The problem: Reproduce each of the rows below word for word, with no changes.

Data provided:
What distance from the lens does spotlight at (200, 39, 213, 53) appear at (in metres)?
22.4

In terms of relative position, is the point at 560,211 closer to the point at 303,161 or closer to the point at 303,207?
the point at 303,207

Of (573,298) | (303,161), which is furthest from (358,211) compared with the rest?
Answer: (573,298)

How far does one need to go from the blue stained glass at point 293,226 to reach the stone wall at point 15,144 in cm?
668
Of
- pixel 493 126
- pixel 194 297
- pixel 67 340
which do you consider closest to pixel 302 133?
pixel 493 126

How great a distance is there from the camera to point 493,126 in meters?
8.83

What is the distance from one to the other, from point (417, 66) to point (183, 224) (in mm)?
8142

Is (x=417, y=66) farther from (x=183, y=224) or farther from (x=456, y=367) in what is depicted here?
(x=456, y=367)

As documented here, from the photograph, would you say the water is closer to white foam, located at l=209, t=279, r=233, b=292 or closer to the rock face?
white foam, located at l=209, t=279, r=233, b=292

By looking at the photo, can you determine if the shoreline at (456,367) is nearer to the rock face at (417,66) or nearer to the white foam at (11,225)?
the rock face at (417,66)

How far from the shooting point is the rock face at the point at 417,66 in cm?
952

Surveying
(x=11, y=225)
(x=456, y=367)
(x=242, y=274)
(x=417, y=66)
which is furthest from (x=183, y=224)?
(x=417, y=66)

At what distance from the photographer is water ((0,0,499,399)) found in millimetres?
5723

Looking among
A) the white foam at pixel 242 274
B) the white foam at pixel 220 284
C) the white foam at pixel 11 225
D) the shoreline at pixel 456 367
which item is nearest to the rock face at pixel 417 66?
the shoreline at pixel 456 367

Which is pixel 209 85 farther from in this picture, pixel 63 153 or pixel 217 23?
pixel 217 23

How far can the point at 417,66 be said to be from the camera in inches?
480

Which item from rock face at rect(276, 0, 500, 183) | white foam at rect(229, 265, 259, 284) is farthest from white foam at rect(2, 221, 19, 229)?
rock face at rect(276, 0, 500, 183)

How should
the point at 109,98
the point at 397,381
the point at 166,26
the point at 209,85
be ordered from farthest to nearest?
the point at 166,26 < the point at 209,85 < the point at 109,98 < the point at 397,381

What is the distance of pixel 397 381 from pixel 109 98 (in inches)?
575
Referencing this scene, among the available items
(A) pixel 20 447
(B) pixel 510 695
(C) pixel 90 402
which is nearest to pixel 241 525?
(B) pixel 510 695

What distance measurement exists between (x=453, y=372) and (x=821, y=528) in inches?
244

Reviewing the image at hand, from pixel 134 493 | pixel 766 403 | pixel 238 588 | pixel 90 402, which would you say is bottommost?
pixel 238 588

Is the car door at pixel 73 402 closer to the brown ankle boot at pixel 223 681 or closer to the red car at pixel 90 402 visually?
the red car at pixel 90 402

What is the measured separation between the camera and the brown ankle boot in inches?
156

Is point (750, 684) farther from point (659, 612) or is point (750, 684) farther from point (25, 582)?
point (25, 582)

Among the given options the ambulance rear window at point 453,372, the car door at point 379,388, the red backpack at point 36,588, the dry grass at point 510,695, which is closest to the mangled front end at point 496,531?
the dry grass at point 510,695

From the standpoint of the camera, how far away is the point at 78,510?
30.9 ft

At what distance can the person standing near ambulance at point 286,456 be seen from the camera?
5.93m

Output below:
What distance from the lens does spotlight at (200, 39, 213, 53) appear at (in metres)?
22.4

In terms of relative position, is the point at 560,211 closer to the point at 303,161 or closer to the point at 303,207?
the point at 303,207

Of (573,298) | (303,161), which is furthest from (358,211) compared with the rest?
Answer: (573,298)

How far does one need to go from the blue stained glass at point 293,226 to reach the stone wall at point 15,144 in cm?
668
Of
- pixel 493 126
- pixel 194 297
- pixel 67 340
which do you consider closest to pixel 302 133?
pixel 493 126

How great a distance is there from the camera to point 493,126 in meters?
8.83

What is the distance from one to the other, from point (417, 66) to point (183, 224) (in mm)?
8142

Is (x=417, y=66) farther from (x=183, y=224) or farther from (x=456, y=367) in what is depicted here?
(x=456, y=367)

As documented here, from the photograph, would you say the water is closer to white foam, located at l=209, t=279, r=233, b=292 or closer to the rock face?
white foam, located at l=209, t=279, r=233, b=292

By looking at the photo, can you determine if the shoreline at (456,367) is nearer to the rock face at (417,66) or nearer to the white foam at (11,225)?
the rock face at (417,66)

How far from the shooting point is the rock face at the point at 417,66 in cm?
952

Surveying
(x=11, y=225)
(x=456, y=367)
(x=242, y=274)
(x=417, y=66)
which is furthest from (x=183, y=224)?
(x=417, y=66)

At what distance from the photographer is water ((0,0,499,399)) found in millimetres?
5723

Looking among
A) the white foam at pixel 242 274
B) the white foam at pixel 220 284
C) the white foam at pixel 11 225
D) the shoreline at pixel 456 367
which item is nearest to the rock face at pixel 417 66?
the shoreline at pixel 456 367

Which is pixel 209 85 farther from in this picture, pixel 63 153 or pixel 217 23?
pixel 217 23

How far can the point at 417,66 be said to be from the camera in inches?
480

Which item from rock face at rect(276, 0, 500, 183) | white foam at rect(229, 265, 259, 284) is farthest from white foam at rect(2, 221, 19, 229)?
rock face at rect(276, 0, 500, 183)

How should
the point at 109,98
the point at 397,381
the point at 166,26
the point at 209,85
be ordered from farthest to nearest?
the point at 166,26 < the point at 209,85 < the point at 109,98 < the point at 397,381

What is the distance of pixel 397 381 from pixel 109 98 (in inches)?
575
Referencing this scene, among the available items
(A) pixel 20 447
(B) pixel 510 695
(C) pixel 90 402
which is nearest to pixel 241 525?
(B) pixel 510 695

What distance measurement exists between (x=453, y=372) and (x=821, y=528) in inches?
244

Reviewing the image at hand, from pixel 134 493 | pixel 766 403 | pixel 238 588 | pixel 90 402, which would you say is bottommost?
pixel 238 588

Is the car door at pixel 73 402 closer to the brown ankle boot at pixel 223 681 or closer to the red car at pixel 90 402 visually?
the red car at pixel 90 402

What is the measured separation between the camera and the brown ankle boot in inches?
156

Is point (750, 684) farther from point (659, 612) or is point (750, 684) farther from point (25, 582)?
point (25, 582)

Among the given options the ambulance rear window at point 453,372, the car door at point 379,388, the red backpack at point 36,588, the dry grass at point 510,695, which is closest to the mangled front end at point 496,531?
the dry grass at point 510,695

From the standpoint of the camera, how far away is the point at 78,510?
30.9 ft

At what distance can the person standing near ambulance at point 286,456 be seen from the camera?
5.93m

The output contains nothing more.